His companion was short, hardly standing taller than his shoulder, and he didn't look happy. I'd have placed him around my own age, but he was someone who worked to stay young; he wore a checked shirt, tight designer jeans, and his thinning hair was in a close, almost military crop. The corpse put an arm around his shoulder and was talking to him from the door onwards, speaking quietly and earnestly and obviously working hard to persuade; but whatever he was saying it wasn't having any effect, because the short guy was already trying to pull away. I moved out of my doorway and set out unnoticed to cross the street ahead of them, and as I squeezed by a panel truck to make the sidewalk I heard sharp words and something that was almost, but not quite, a scuffle. When they were back in my line of sight, the short guy was already disappearing back into the club and the corpse was alone again.

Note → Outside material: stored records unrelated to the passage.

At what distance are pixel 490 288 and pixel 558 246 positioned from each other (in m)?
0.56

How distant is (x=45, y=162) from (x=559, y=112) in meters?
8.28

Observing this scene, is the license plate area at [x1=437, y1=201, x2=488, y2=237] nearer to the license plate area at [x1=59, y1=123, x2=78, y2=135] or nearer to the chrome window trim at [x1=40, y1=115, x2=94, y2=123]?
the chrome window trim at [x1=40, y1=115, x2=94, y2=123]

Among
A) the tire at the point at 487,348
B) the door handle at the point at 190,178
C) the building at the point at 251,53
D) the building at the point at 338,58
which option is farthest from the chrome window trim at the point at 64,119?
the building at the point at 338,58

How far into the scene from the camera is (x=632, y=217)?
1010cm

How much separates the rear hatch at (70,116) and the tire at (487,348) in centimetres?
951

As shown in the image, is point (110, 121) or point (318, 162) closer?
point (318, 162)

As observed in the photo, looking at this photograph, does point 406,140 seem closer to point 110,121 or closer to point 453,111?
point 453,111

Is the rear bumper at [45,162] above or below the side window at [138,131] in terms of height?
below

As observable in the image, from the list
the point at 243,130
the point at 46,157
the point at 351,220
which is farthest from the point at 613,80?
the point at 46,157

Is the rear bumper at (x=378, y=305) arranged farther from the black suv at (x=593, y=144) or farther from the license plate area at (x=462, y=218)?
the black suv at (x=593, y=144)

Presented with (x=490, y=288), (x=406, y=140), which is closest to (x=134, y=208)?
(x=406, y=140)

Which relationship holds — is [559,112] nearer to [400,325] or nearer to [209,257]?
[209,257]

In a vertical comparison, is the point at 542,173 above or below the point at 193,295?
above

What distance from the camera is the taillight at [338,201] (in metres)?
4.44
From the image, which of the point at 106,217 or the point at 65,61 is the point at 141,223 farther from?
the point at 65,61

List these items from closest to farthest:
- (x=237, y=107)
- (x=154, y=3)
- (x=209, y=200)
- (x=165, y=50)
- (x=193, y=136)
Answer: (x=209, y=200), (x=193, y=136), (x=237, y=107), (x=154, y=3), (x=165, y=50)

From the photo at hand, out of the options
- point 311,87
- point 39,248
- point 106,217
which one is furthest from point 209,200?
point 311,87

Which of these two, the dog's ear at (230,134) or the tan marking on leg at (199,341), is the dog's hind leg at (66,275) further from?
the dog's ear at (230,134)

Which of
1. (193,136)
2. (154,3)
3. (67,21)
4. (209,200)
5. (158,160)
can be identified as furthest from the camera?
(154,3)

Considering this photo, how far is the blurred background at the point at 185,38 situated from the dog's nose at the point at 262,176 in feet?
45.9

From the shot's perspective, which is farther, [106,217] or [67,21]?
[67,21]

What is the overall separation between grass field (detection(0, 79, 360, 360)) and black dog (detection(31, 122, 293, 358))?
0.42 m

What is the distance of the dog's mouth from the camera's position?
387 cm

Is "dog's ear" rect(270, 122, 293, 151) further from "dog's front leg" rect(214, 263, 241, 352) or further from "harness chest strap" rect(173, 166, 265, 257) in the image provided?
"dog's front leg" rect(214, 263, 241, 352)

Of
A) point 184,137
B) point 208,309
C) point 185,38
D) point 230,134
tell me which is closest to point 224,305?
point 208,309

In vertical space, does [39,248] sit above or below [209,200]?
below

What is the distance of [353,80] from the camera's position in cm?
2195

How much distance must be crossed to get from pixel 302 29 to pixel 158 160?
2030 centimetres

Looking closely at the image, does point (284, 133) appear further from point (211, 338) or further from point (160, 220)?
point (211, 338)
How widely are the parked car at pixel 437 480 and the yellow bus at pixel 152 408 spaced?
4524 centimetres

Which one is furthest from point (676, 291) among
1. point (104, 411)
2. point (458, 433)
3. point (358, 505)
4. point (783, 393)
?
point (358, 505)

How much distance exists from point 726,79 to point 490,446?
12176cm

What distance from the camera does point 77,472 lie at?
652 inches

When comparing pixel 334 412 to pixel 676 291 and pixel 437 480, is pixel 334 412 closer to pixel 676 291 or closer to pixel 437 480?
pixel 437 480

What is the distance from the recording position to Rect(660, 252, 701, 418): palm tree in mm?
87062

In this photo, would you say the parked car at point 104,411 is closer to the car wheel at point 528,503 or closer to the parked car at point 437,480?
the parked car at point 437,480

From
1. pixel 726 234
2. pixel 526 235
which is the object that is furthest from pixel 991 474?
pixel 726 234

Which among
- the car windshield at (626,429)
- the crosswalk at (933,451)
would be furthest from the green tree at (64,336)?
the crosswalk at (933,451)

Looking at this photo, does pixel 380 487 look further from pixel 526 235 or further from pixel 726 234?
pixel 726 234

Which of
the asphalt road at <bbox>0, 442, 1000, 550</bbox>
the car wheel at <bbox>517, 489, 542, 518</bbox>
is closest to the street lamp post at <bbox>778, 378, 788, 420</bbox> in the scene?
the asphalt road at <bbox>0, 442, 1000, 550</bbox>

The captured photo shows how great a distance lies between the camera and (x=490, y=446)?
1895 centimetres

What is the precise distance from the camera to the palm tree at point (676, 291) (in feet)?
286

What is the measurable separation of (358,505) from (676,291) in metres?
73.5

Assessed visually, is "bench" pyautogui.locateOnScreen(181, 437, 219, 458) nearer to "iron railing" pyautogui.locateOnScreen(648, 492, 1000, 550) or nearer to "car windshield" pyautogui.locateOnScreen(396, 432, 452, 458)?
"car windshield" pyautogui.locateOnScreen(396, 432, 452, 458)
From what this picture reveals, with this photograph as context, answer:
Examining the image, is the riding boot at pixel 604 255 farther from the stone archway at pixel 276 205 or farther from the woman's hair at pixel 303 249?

He seemed unfazed. He started towards me, not seeing me yet because I was in shadow. He was looking at the ground, thinking.

I said, 'You're looking lonely.'

That stopped him. He probably couldn't see much more of me than a sketchy shape in the darkness, but he picked up the lead quickly; he said, 'A lonely guy can always use a friend.'

'Got a car?' I said, thinking that if a Vice team were suddenly to appear out of the darkness around us, my whole life and career would instantly have the value of four drops of dog piss on a rainy road.

'I got better than a car,' he said smoothly. 'I've got a motel room less than two blocks away.'

Jeez, what a con man. It was five blocks at least. I said, 'Okay, I'll drive us over.'

'Can't we walk?'

'Walk?' I said. 'Are you kidding me?'

I couldn't get used to hearing his voice. It was like hearing a dead man speak. What made it so strange was that he sounded normal, just like everybody else. All that I wanted to do right now was to get him off the street somehow so that I could prise the story behind the Paradise mystery out of him. I didn't plan to let him slip through my hands like Mercado had.

I led the way around the back of the club, through an open gate in a chain link fence which gave into a yard full of rusting old refrigerators stacked three-deep. A single spotlight shone down from a corner pole, throwing long shadows onto the cinderblock wall that was the back of the club building. Aluminum vents turned on the roof, echoing tinnily with a ghost of the Tina Turner music that was playing inside.

I heard him stop behind me.

'Where is it?' he said.

I was starting to turn, but he was faster. I saw something drop in front of my eyes and reached up in a reflexive gesture to brush it away, and that was what saved me; my fingers were hooked under the noose as he jerked it tight around my neck and my knuckles crushed hard against my throat. He pulled on it again, probably hoping to black me out anyway. It wasn't as thin as piano wire, but it was fine enough to bite into my palm and cause as much concentrated pain as anything I can remember.